The meal captivated the judges’ taste buds. Davis won the teen division and $4,000. A final panel selected four of the national competitors to compete on “Chopped” — including Davis. 

THE MAIN COURSE

Not only did Davis win the “Chopped” scholarship competition, he also learned about the studio production of one of his favorite shows. The shooting took place in an old warehouse near the contestants’ hotel.

“You walked in and wardrobe is over here and makeup is over there,” Davis said. “It opens up when you get on set. There was this beautiful set inside this ugly building.” 

There was a lot of downtime, according to Davis, but the actual cooking segments were finished in a flash. 

There were a lot of reshoots to make sure the camera angles and sound were clear. Davis opened his basket to reveal his ingredients four times. They also reshot the finale during which the judges revealed the winner multiple times. He had to act surprised each time. 

It took about 10 hours to shoot the hour-long competition. In the end, only 60 seconds aired in a promotion, but the ad appears often on Food Network. 

“The whole day was really surreal,” Davis said. “I had felt like I already won. Then actually winning it was validation to me. It was telling me, ‘You got this far, and this is what you need to do.’” 

HOME-COOKED

Davis learned to love cooking by watching his mother, Tina. Every night dinner was on the table by the time his father arrived home. His mother learned how to cook from her 5-foot-tall Italian grandmother, Angie Valenti. Although he likes to eat, it was the family’s appreciation that kept Davis interested in cooking.

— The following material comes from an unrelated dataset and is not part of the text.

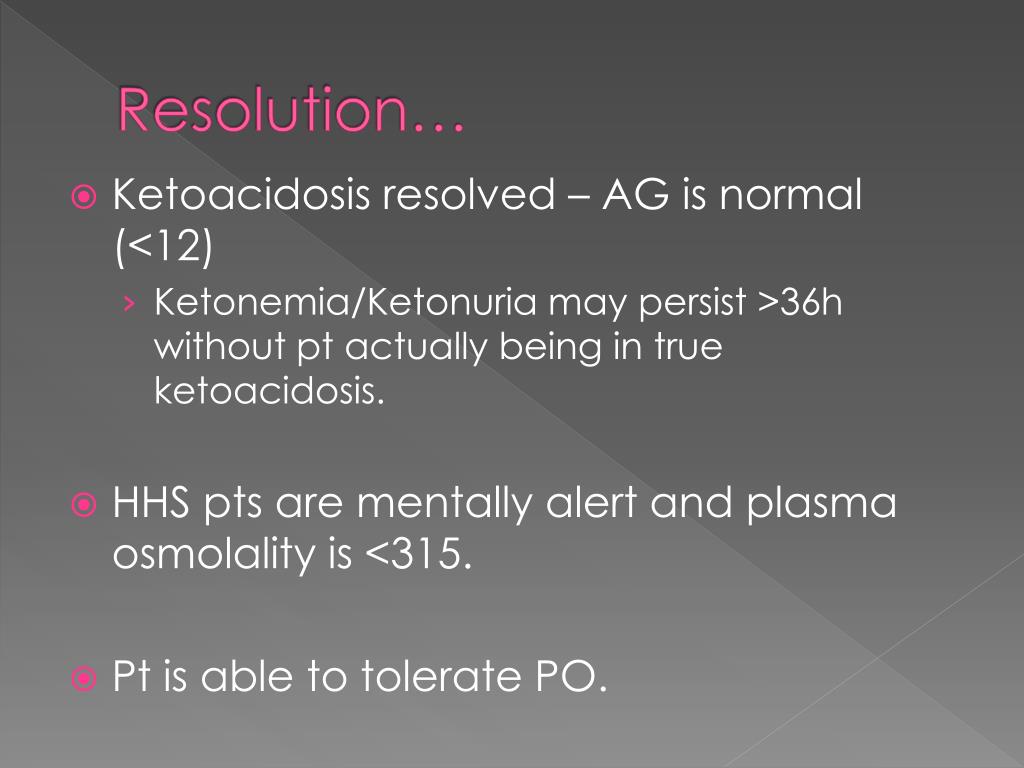 Resolution…

Ketoacidosis resolved – AG is normal (<12)

› Ketonemia/Ketonuria may persist >36h without pt actually being in true ketoacidosis.

HHS pts are mentally alert and plasma osmolality is <315.

Pt is able to tolerate PO.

“Cooking is a way to express yourself, but it also brings the family to the table,” Davis said. “You can share with family and friends. When I make something they like, it puts a smile on my face.” 

In fact, one of Davis’ friends asked him to make his eggless vanilla bean Italian pudding for his birthday rather than receive a present. In the competition circuit, he’s known as the “pie person.” 

There’s nothing he won’t try. Well, except for wearing an apron and chef hat. 

“You think baseball hat hair is bad … ” Davis said. 

DESSERT

In two weeks, Davis will begin studying at The Art Institute of Tampa. He wants to graduate early, in three years instead of four. Davis will be studying restaurant management to earn his bachelor’s.

“Not only will it teach me more about cooking, but it will teach me how to own a restaurant or manage one,” Davis said. 

Davis hopes to start a local franchise of a modern American restaurant. Eventually, he wants to start a fine-dining restaurant, also in the Tampa Bay area. 

“My other goal is that I want to have my own cooking show,” Davis said. “That would be the most awesome thing ever.”